During the official sea turtle season between May 1 and Oct. 31, officials are urging beach communities to eliminate artificial lighting during nesting season, and a public workshop is being offered Wednesday by state officials and hosted by Mote Marine Laboratory. Tips on keeping beaches dark during nesting season will be given.
“That is a meeting we would recommend to everyone. It is extremely important,” said Suzi Fox, head of Anna Maria Island Turtle Watch.
Each year Turtle Watch teams up with the state to certify dozens of beach patrol volunteers to monitor 1-mile stretches of Anna Maria for turtle activity.
The patrols are done daily at sunrise to search for nests and signs of turtles nesting. Data is tabulated and compiled for state research.
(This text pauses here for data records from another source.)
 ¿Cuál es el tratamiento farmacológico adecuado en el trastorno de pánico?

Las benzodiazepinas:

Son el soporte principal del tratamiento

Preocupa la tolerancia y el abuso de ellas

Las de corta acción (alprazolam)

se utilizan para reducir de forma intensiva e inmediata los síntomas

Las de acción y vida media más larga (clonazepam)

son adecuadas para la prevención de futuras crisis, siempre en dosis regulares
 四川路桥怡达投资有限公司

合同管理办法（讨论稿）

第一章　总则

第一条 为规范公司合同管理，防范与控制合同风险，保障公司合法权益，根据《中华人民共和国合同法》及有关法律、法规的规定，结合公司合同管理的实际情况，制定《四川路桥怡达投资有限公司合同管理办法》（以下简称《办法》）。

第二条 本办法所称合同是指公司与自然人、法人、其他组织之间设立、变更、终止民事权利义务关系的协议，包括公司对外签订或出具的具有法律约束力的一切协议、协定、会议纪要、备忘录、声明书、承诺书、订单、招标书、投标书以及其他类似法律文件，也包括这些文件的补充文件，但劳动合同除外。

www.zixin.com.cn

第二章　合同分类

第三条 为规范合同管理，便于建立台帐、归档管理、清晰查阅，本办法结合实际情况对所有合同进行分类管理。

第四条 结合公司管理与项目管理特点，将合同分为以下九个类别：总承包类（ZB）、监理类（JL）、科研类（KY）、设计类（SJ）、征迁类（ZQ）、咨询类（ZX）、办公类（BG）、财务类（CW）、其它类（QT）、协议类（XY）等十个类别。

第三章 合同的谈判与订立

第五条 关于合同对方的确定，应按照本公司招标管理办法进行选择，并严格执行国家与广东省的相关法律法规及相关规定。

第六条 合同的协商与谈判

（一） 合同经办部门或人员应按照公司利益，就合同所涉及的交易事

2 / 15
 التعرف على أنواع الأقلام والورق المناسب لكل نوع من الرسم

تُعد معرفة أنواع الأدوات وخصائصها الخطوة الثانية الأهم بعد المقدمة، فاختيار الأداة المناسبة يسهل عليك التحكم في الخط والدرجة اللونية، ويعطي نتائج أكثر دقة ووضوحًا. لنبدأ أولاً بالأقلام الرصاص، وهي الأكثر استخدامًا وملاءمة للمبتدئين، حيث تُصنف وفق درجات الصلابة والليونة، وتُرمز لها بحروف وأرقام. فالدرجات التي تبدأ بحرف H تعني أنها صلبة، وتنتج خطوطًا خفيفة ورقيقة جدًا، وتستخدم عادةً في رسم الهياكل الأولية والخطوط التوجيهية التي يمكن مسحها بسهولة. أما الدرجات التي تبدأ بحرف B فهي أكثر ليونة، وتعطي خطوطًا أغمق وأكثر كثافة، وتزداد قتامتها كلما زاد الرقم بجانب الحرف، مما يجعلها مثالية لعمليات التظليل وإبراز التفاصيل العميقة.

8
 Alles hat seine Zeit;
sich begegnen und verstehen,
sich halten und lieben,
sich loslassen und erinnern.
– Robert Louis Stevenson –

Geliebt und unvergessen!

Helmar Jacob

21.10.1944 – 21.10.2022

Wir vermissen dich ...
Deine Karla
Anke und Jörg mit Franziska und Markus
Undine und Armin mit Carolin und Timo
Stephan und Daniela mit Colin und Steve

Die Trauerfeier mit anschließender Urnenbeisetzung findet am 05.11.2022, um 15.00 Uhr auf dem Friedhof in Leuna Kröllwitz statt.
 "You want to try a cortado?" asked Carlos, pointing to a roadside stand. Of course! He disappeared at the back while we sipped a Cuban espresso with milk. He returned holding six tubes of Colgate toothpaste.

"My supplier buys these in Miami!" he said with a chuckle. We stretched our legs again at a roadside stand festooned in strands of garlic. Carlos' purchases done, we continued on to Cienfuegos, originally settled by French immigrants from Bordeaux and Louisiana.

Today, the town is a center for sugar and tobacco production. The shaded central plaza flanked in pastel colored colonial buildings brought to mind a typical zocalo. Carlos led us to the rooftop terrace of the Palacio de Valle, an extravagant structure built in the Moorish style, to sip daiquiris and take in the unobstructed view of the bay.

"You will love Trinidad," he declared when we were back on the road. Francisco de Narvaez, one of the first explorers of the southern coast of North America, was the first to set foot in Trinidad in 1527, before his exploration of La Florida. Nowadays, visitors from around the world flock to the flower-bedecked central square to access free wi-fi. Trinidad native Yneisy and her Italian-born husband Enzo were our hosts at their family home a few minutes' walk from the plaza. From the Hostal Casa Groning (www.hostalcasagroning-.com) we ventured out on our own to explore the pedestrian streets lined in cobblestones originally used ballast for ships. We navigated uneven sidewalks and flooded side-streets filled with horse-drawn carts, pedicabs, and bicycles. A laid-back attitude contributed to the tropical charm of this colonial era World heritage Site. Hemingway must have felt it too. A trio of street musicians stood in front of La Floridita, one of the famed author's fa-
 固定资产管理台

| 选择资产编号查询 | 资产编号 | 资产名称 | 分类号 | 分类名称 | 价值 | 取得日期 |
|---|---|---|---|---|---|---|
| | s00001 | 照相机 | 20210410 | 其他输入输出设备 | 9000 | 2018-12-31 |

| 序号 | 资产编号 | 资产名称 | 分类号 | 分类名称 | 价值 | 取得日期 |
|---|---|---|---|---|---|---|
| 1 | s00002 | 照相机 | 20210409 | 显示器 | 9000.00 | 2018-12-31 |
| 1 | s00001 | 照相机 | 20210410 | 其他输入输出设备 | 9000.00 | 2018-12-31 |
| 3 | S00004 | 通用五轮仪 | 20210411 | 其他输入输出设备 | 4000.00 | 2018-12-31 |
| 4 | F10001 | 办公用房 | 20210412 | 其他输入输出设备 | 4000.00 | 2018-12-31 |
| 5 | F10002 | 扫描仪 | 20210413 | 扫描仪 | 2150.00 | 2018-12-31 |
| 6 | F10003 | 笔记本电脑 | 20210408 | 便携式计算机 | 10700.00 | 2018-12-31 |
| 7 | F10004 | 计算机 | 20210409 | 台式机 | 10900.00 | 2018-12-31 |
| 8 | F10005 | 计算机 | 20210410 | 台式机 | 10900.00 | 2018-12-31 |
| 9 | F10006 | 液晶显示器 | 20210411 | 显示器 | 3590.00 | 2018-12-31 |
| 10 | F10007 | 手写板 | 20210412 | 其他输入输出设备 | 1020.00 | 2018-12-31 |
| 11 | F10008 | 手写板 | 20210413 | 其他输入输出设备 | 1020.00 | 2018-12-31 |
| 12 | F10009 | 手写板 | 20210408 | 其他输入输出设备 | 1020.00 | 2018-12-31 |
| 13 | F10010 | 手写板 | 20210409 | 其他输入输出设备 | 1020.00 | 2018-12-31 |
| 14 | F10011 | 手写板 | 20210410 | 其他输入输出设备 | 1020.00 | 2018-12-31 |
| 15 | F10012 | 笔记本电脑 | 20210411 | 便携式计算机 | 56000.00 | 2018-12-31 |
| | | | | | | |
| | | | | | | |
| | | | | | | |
And it is a popular endeavor, according to Fox.
Those wanting to volunteer for this year’s sea turtle season with Turtle Watch must attend an April 23 workshop held by the group at Holmes Beach City Hall, Fox said.
By the end of the workshop, volunteers will be permitted by the state to participate in the Turtle Watch study, Fox said.
“Volunteers will come out of the workshop permitted, so it will be exciting,” she said.
Fox has already been searching for sea turtle nests on Anna Maria since April 1. She combs Anna Maria beaches on an ATV each morning. She said no nests have been found on Anna Maria or in Florida yet, but she expects them soon. “The water is getting warmer so we could see one any day now to launch us into this season,” she said.